Анри поднялся с места, на роже француза почему-то играла задорная улыбка:
– Знаешь, почему ты беспредельщик, дядька? Не потому, что для тебя закон не писан, нет. А потому, что ты не чувствуешь ответственности.
– За что?
– Не «за что», а за кого. Помнишь полудетскую сказку про маленького принца? Мы в ответе за тех, кого приручили, дядька.
– Я даю право выбора, – с нажимом повторил Слава. – Я не держу, можете уходить. Это мое дело.
– Ты держишь, дядька, – спокойно ответил сутенер. – И ты активно не хочешь в этом признаваться. Даже себе, потому что это накладывает на тебя обязательства, от которых ты пытаешься отгородиться. Тебе неудобно замечать, что ты уже давно не один и ответственность несешь не только за себя. И ты не замечаешь этого.
Анри встал и молча пошел к черным в ночной темноте деревьям.
– Ты куда? – окликнул Слава.
– За грибами, – хихикнул француз. – Не дрейфь, дядька, я вернусь.
Слава кивнул, словно получил подтверждение каким-то своим мыслям, и вперил взгляд в костер. Языки пламени весело вылизывали черную от копоти жестянку из-под тушенки.
Черненькая! А ведь была такой чистенькой, светленькой. Как же все просто и сложно. Как черненькое быстро становится беленьким, а беленькое черненьким. И всю жизнь так. И не бывает, чтобы человек беленький вдруг стал черненьким. Это беленькое и черненькое – оно все наносное. Краска. Можно взять кисть и перекрасить, можно смыть растворителем, можно посмотреть сквозь цветные стекла очков, наконец. Черненькими и беленькими делают человека не только и не столько его поступки. Черненьким или беленьким делают его окружающие, которые трактуют поступки по-своему. Черненьким или беленьким его делает собственное отношение к сделанному. И еще многое помогает раскрашивать человека в какой-то цвет. А какой он на самом деле? Какого цвета человеческое существо? Душа человеческая?

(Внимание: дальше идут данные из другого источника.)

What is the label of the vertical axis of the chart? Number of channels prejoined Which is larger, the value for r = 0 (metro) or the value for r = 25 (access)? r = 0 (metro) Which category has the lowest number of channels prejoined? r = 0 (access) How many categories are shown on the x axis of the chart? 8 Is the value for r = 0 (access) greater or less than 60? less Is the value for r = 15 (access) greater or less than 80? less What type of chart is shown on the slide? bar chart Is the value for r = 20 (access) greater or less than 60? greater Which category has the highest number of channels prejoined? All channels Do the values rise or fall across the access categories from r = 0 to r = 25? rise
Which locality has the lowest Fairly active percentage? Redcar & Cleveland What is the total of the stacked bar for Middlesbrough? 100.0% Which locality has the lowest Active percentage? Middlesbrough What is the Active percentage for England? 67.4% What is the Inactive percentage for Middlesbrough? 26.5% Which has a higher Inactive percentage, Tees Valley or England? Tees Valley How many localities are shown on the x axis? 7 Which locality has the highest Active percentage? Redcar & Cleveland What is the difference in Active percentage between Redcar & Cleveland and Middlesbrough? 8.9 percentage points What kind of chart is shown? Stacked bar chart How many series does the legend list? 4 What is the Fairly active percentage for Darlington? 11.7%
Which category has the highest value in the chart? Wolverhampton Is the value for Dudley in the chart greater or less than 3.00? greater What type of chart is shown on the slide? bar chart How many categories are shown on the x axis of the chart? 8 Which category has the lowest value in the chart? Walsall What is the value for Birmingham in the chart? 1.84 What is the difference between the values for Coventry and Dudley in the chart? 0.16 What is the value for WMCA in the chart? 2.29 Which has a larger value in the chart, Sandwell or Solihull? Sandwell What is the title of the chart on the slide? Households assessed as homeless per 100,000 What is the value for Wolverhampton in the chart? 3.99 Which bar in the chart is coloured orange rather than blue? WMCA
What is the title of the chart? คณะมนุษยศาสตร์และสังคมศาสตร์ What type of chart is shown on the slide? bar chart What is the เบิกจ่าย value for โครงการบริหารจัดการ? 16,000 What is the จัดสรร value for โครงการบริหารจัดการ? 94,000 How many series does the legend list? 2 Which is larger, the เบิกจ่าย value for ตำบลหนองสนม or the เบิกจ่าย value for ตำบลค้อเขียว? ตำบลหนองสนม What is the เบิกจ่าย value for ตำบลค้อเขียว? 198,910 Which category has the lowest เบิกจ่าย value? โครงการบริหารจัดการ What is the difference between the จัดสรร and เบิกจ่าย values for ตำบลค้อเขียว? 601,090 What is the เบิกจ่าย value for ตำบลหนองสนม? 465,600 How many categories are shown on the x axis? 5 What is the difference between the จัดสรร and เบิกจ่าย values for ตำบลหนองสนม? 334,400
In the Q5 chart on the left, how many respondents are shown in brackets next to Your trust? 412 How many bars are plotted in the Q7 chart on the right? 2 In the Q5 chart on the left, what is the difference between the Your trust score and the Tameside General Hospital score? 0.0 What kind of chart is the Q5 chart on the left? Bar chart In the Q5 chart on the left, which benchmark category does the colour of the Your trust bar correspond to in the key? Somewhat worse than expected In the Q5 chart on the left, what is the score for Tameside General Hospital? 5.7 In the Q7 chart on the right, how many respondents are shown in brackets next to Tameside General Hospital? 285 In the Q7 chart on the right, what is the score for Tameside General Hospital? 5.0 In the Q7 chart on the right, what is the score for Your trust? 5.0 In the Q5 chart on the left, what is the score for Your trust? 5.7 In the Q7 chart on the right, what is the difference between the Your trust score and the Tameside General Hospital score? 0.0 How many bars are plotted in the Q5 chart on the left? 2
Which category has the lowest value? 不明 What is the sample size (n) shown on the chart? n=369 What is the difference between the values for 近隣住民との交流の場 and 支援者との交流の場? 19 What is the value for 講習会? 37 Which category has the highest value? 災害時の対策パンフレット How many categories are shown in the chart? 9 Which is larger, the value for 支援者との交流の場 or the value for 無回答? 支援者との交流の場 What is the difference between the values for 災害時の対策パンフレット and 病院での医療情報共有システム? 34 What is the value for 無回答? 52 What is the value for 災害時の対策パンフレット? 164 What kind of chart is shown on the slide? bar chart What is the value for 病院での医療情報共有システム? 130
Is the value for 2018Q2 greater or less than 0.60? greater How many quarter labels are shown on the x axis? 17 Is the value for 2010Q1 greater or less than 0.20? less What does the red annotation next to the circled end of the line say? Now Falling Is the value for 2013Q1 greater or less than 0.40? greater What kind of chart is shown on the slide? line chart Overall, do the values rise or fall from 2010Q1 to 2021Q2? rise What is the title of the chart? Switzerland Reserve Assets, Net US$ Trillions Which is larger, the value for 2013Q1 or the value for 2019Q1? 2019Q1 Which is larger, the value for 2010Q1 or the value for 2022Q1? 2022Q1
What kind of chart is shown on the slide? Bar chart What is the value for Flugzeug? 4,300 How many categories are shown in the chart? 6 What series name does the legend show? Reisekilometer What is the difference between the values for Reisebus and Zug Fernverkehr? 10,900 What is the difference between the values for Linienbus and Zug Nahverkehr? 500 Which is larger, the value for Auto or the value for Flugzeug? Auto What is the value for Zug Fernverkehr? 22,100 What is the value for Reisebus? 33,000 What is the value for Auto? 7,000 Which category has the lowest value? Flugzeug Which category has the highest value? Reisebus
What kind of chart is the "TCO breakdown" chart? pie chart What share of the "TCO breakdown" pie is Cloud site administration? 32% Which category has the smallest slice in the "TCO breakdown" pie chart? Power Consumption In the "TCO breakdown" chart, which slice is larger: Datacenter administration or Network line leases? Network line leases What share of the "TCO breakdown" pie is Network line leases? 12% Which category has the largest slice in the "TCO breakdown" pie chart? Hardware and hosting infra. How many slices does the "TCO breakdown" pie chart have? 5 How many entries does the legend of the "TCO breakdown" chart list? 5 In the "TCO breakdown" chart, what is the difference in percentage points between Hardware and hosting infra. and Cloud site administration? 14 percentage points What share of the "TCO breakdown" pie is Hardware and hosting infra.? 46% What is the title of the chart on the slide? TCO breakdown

Вот лежит девушка, спит, милая, добрая девочка. Беленькая? Но при этом проститутка. Какая теперь? Черненькая? А чем перекрасили? Моралью общественной. Так ведь нет теперь морали общества. Нет, потому как общества нет. Так что же перекрашивает ее из одного цвета в другой? И какая она? Пока торгует своим телом – негативная, а когда спасает нескольких человек от смерти, выставляя это самое тело под пулеметные пули? Что, сразу позитив пошел?
Или как там сказал этот философ доморощенный? Добро должно быть. Да, безусловно. Только что есть добро и что есть зло? И что мерило этим полюсам? Мораль? Полно, мораль приходит и уходит. Совесть? Так ведь она у каждого своя. А у кого-то ее, говорят, и вовсе нет.
Сложно все, сложно. И те, кто ставят рамки типа добро-зло, черное-белое, хорошо-плохо, лишь упрощают ситуацию. Очень упрощают. А что делает он сам? Ведь он усложняет все.
Слава посмотрел на спящую Эл и растерянно улыбнулся непонятно чему. Как жить-то правильно? По совести, говорят. Только непонятно, как это – по совести.